# Snell's Law Derivaiton

1. Aug 2, 2015

### Prannoy Mehta

(8:53, to be precise)

They have taken a derivative to analyze the minima of the total time taken. dT/dx = 0. But in reality should it not be 1/v which is a non zero value. What am I missing ?

2. Aug 2, 2015

### Student100

Kinda confused by what you mean, they set the derivative to zero to analyze the graph. The derivative itself is not zero. 1/v would also not be the correct derivative.

Can you elaborate on what you mean?

3. Aug 2, 2015

### sophiecentaur

I think he means that the dimensions of dT/dv are the same as 1/speed. But which speed would it be?

4. Aug 2, 2015

### nasu

Yes, it is the speed (or better, rate) of change of the total time when x changes. At the minimum that rate is zero.
Note that not everything with dimensions distance/time is the speed of some object (or wave). Here you have such an example.

5. Aug 2, 2015

### Prannoy Mehta

Sorry, for the confusion. Over there they have dT/dx as 0, that is right, if you follow the graph and want to find out the minima. But then dx/dt = v. Which is less then or equal to the speed of light, clearly not infinity. So how can there be any point in the graph where speed is infinity, that is when dT/dx=0 (dT/dx = 1/v).

6. Aug 2, 2015

### nasu

There is no dx/dt in that derivation. There is a dT/dx.
The minimum of that expression, T (x), is not related to any speed. Or inverse speed.
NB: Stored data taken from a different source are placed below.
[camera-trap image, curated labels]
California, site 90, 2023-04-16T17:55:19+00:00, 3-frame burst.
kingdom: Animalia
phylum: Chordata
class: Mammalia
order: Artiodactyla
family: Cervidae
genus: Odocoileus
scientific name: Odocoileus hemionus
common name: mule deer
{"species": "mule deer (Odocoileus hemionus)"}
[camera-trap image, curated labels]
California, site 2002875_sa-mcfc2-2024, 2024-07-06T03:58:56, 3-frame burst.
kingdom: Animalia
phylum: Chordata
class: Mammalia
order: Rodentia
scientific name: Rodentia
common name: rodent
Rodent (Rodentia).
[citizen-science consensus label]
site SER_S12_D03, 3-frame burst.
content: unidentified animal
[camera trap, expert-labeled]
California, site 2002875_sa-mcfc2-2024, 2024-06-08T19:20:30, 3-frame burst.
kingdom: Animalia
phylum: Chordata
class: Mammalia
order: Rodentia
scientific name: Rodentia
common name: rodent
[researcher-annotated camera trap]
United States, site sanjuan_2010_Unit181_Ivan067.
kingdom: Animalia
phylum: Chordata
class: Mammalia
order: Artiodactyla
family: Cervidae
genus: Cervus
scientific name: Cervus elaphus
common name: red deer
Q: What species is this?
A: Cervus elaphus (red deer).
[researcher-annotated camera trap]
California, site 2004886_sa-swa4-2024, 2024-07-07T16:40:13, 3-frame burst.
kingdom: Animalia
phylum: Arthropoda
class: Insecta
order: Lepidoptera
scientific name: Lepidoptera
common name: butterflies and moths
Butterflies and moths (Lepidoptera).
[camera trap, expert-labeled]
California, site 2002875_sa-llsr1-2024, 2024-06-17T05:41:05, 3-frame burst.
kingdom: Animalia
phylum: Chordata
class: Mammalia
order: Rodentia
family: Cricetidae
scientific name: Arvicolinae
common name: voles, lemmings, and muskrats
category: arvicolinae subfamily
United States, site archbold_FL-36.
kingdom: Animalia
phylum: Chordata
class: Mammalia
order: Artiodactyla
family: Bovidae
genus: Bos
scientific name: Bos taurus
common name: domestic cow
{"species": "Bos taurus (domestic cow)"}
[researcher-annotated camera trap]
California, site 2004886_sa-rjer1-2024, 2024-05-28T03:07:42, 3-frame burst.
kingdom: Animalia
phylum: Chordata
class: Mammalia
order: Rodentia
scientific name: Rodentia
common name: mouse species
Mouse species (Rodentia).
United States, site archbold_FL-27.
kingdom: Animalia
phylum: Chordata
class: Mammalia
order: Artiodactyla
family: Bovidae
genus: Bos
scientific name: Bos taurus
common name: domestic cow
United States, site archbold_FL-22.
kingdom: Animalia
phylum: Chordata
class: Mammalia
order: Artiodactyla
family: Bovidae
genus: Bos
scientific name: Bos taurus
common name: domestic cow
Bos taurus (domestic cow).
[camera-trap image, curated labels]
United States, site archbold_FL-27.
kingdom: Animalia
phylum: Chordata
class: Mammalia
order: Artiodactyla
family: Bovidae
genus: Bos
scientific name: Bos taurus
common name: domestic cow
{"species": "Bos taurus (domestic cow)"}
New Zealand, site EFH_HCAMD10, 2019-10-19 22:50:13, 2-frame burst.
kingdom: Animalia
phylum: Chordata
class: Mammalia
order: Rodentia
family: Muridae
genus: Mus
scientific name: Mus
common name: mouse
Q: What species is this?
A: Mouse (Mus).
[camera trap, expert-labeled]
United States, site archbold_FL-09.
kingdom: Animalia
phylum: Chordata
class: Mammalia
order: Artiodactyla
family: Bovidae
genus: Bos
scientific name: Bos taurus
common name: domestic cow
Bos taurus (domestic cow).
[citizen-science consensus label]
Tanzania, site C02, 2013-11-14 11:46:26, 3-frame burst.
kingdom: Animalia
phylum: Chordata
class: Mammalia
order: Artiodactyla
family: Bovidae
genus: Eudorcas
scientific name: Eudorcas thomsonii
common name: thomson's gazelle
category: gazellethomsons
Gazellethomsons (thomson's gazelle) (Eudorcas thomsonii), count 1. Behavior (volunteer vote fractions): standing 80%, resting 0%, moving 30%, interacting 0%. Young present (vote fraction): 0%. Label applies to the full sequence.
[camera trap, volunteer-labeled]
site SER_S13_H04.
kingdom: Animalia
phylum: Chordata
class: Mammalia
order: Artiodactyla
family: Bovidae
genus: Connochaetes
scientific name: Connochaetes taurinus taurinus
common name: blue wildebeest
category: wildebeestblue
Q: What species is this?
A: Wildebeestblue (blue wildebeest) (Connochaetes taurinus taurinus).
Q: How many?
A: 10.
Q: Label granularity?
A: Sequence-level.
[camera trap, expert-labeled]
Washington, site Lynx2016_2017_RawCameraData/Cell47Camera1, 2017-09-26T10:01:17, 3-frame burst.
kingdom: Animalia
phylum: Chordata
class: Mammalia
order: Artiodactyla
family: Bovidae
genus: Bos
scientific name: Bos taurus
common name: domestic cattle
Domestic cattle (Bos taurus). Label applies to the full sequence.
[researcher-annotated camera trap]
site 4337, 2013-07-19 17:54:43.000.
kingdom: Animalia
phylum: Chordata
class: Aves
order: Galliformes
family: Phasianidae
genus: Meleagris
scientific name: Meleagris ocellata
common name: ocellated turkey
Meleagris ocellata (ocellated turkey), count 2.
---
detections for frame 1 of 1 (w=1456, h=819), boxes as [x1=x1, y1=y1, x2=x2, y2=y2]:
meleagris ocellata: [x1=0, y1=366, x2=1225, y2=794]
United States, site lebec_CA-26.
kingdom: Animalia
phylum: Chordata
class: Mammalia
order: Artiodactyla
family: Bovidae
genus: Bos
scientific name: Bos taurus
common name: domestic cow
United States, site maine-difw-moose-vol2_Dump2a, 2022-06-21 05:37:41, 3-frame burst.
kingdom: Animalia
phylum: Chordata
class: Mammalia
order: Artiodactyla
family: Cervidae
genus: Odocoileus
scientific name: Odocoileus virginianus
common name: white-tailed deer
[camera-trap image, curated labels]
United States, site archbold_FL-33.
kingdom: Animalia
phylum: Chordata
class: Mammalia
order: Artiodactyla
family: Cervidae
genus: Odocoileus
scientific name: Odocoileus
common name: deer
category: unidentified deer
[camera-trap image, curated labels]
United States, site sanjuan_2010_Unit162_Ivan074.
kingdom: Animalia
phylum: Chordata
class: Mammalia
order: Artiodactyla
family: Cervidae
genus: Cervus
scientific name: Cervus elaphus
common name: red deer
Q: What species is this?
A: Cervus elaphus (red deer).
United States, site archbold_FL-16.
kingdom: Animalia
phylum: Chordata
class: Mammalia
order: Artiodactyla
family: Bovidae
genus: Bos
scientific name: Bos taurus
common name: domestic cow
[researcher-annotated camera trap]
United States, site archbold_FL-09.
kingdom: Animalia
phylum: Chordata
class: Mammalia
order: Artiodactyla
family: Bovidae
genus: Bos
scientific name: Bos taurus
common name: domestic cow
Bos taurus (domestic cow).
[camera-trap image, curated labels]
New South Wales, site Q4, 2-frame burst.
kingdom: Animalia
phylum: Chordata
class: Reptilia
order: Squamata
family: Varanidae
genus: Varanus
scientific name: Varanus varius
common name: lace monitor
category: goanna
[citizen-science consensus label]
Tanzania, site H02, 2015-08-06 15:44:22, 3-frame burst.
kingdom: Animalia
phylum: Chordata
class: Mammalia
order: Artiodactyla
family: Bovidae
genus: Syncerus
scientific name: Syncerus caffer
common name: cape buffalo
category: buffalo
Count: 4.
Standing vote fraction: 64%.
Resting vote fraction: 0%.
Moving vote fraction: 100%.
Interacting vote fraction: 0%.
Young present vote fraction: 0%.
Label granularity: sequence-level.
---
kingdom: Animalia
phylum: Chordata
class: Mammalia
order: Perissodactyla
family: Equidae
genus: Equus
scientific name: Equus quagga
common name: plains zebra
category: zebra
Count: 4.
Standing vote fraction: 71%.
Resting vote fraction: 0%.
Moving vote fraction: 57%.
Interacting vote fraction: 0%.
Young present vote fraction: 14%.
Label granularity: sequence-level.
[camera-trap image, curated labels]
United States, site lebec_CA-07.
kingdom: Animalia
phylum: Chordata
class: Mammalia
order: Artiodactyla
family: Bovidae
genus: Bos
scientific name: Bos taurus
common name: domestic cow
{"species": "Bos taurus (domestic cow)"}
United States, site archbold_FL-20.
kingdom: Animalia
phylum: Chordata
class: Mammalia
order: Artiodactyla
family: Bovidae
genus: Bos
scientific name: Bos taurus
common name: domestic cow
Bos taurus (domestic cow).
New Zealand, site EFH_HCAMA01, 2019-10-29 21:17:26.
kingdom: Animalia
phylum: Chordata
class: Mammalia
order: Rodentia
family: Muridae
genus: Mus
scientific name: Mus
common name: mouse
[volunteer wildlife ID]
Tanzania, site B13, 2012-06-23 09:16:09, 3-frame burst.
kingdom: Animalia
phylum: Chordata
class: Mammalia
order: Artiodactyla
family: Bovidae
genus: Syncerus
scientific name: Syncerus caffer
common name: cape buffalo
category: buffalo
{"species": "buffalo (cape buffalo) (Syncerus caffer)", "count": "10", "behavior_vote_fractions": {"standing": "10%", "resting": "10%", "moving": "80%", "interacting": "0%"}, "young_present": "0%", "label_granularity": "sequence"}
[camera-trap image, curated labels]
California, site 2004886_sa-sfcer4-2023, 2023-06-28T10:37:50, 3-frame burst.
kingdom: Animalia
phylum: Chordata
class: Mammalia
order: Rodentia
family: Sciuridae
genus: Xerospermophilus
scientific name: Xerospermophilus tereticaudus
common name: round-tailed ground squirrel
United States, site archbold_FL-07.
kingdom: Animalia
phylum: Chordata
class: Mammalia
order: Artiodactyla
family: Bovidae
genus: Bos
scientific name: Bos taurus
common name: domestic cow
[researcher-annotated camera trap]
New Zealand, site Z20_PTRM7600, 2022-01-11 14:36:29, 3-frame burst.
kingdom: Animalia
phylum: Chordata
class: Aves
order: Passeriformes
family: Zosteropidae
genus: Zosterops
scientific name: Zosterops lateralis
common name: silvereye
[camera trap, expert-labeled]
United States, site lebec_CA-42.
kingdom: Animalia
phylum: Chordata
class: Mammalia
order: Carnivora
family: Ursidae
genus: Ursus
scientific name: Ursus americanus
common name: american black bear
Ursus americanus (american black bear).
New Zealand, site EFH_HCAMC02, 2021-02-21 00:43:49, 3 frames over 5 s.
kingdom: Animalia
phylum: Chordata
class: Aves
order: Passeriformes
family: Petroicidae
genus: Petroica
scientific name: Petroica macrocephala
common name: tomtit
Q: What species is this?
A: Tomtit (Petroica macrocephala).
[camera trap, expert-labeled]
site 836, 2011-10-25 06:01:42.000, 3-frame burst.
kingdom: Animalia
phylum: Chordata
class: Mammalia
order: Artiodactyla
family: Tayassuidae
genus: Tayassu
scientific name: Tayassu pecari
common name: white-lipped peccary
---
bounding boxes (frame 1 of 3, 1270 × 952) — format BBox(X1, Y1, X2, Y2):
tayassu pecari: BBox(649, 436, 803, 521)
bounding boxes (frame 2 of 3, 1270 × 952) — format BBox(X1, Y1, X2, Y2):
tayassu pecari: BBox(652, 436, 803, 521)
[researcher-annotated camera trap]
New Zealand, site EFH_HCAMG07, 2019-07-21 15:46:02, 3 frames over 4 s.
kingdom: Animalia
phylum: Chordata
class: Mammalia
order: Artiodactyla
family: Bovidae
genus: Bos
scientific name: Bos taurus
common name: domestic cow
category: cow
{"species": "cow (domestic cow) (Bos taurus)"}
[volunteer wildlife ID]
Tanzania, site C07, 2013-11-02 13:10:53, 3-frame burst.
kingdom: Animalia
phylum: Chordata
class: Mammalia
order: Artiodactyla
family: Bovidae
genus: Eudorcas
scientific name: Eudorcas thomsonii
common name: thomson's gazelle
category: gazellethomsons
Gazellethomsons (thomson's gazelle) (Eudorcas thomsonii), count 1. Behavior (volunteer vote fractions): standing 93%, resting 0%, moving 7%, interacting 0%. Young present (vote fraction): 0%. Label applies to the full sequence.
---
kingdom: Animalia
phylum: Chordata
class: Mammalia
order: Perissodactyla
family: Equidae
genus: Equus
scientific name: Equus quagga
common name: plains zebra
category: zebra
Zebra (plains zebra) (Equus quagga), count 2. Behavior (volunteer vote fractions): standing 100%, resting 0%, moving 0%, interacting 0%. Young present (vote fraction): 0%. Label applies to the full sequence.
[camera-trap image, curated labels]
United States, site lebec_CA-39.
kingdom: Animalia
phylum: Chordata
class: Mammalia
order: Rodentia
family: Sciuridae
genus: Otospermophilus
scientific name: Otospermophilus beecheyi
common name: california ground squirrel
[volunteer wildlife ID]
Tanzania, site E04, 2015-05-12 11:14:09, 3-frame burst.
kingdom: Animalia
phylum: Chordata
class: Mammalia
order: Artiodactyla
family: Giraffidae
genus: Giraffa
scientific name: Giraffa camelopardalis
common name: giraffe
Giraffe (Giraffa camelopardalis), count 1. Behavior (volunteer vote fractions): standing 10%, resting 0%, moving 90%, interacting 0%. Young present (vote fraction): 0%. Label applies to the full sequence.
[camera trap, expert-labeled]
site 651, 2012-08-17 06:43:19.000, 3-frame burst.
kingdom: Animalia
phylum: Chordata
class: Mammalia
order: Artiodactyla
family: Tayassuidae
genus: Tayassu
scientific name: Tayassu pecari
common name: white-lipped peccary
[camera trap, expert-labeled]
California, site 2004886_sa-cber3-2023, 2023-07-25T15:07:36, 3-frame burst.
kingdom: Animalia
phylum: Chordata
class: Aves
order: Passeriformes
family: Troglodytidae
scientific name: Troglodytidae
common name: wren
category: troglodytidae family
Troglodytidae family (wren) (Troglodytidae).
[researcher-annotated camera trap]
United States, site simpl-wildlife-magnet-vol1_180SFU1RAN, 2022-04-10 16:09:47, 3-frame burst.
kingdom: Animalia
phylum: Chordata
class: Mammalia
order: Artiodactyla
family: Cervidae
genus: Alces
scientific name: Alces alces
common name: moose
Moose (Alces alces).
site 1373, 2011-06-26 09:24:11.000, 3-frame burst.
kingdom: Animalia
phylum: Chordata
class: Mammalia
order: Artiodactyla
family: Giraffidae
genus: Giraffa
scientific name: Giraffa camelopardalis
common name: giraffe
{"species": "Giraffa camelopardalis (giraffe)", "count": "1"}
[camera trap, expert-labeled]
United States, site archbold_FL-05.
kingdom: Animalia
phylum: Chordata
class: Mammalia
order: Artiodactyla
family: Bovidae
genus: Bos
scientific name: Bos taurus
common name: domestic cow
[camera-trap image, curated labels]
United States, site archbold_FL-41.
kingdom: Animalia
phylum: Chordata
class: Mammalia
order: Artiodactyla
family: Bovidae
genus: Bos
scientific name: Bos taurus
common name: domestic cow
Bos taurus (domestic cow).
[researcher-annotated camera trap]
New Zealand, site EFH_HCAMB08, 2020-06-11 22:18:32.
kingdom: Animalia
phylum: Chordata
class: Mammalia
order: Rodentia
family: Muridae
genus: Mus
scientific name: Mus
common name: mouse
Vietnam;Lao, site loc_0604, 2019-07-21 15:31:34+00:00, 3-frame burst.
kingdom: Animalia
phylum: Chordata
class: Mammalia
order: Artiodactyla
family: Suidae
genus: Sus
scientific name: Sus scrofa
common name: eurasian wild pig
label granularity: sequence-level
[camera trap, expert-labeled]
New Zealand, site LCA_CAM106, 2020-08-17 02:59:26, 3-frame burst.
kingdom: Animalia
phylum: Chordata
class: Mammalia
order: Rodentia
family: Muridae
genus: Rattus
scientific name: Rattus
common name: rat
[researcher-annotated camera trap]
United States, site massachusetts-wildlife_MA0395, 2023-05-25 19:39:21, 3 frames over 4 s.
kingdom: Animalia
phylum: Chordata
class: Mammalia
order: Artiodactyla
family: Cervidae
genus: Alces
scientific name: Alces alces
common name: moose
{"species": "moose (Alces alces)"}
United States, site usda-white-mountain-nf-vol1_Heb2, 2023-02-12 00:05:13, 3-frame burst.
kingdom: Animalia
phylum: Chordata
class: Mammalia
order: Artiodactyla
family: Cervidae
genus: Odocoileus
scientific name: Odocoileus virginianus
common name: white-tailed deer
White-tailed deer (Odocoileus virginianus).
Even if you take the inverse, dx/dT, this is not a speed of anything so is not limited by speed of light.

7. Aug 3, 2015

### Student100

In addition to what Nasu has said,

If you look at Snells law completely you can clearly see that the speed of light is either c, or 0 at the bounds when we set n between 1 and infinity.

Your v is the phase velocity, and it can be infinite, however this doesn't break known physics as the light still can only transmit information at c. This superlum v begins to happen with n's lower than 1.

Last edited: Aug 3, 2015